First off, if you're a pro, or really rich, then go ahead and buy the most expensive camera; however, if you're like me & the majority of amateur goobers out there, you'll just be wasting your money. I'm only familiar with Nikon and Canon (which most people seem to agree are equally good), but I'm not really interested in talking about brands. Instead, I'm interested in the fractional resale value of the camera body, F, which I'll define as the ratio of the average used price on Adorama to the CPI inflation adjusted original MSRP (for more discussion on fractional resale values, see my cars article) :
Although digital SLR camera bodies are essentially disposable, the lenses maintain their value much better. For that reason, I'm only interested in F for the camera body.

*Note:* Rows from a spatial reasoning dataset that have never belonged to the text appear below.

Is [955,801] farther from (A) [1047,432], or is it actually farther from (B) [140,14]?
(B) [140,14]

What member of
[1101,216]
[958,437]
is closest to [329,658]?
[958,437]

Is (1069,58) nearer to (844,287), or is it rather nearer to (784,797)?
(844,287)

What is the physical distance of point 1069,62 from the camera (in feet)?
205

Boring details (please skip this paragraph): Adorama sells used cameras under a variety of conditions. To compensate, I adjusted prices (D = no adjustment, E+ = $10, E = $20, E- = $30, etc.). Some, but not all of the used cameras come with kit lenses. Cameras with image stabilization (vibration reduction) kit lenses I adjusted by $114 (the going rate for a used kit lens on Adorama); cameras with older, non-stabilized lenses I adjusted by $94. For the models that had multiple cameras for sale, I calculated an error bar based on their standard deviation.

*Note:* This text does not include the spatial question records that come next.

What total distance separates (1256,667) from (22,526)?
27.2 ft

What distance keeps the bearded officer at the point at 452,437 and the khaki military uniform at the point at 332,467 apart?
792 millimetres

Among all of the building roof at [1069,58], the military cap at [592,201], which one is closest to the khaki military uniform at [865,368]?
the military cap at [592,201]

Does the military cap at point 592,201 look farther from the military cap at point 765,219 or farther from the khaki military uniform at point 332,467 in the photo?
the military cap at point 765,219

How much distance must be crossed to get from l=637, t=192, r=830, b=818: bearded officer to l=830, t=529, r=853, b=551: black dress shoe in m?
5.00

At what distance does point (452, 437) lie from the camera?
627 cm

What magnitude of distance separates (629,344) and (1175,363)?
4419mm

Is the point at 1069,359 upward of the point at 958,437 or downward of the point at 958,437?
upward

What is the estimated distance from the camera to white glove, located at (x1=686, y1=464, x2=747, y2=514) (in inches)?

I calculated F for entry level (Canon Rebel/Nikon D40,50,70,80 -- cameras with MSRPs between $500 and $1000) and high end (Canon 1d/Nikon D1,D2 -- cameras with MSRPs between $4000 and $8000) cameras and came up with the following plot:
As you can see, it only takes a couple of years for a camera to lose half its value. Moreover, with the exception of the point at 10.5 years (a 2.7 megapixel Nikon D1 that retailed for $5850 (that's about $7600 when adjusted for inflation)), the data appear to fit really nicely to a line, with a x-intercept (when the camera is just about worthless) of about 8 or 9 years. The data at about 9 years are for the Nikon D1-h (2.7 megapixels, MSRP = $4500 ($5500 inflation-adjusted)) and the Nikon D1-x (5.3 megapixels, MSRP = $6130, ($7500 inflation-adjusted)). I'm sure both of those cameras were awesome for their day, but today's entry level cameras outperform them in nearly every aspect.
The graph below shows the most-loathed of camera statistics (the megapixel) for the cameras I looked at above. I'm probably going to lose a lot of credibility for showing it (read about the megapixel myth), but it really is the easiest statistic to monitor.

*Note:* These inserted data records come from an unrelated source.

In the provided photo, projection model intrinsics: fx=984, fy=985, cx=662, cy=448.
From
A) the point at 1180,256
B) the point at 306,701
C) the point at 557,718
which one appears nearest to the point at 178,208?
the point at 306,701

The above graph shows that entry-level cameras catch up to their high-end counterparts (at least in terms of megapixels) in about 4 or 5 years. The graph doesn't show the major advances that are made yearly in battery technology, digital memory, camera firmware, or any of a dozen other things that are hard to quantify or don't make dramatic improvements; however, hopefully it helps to quantify that newer cameras (in addition to being cheaper) are often better.
So Which Camera Should I Buy?
My recommendation is that you look at the cheapest entry level camera and buy the newest model (currently the Canon Rebel XS and the Nikon D3000). Whatever you buy is going to be worth just about nothing in 8 or 9 years, so why not minimize your loss? Entry-level dSLRs take really good pictures (well beyond my ability as a photographer). You can't go wrong with either of those cameras.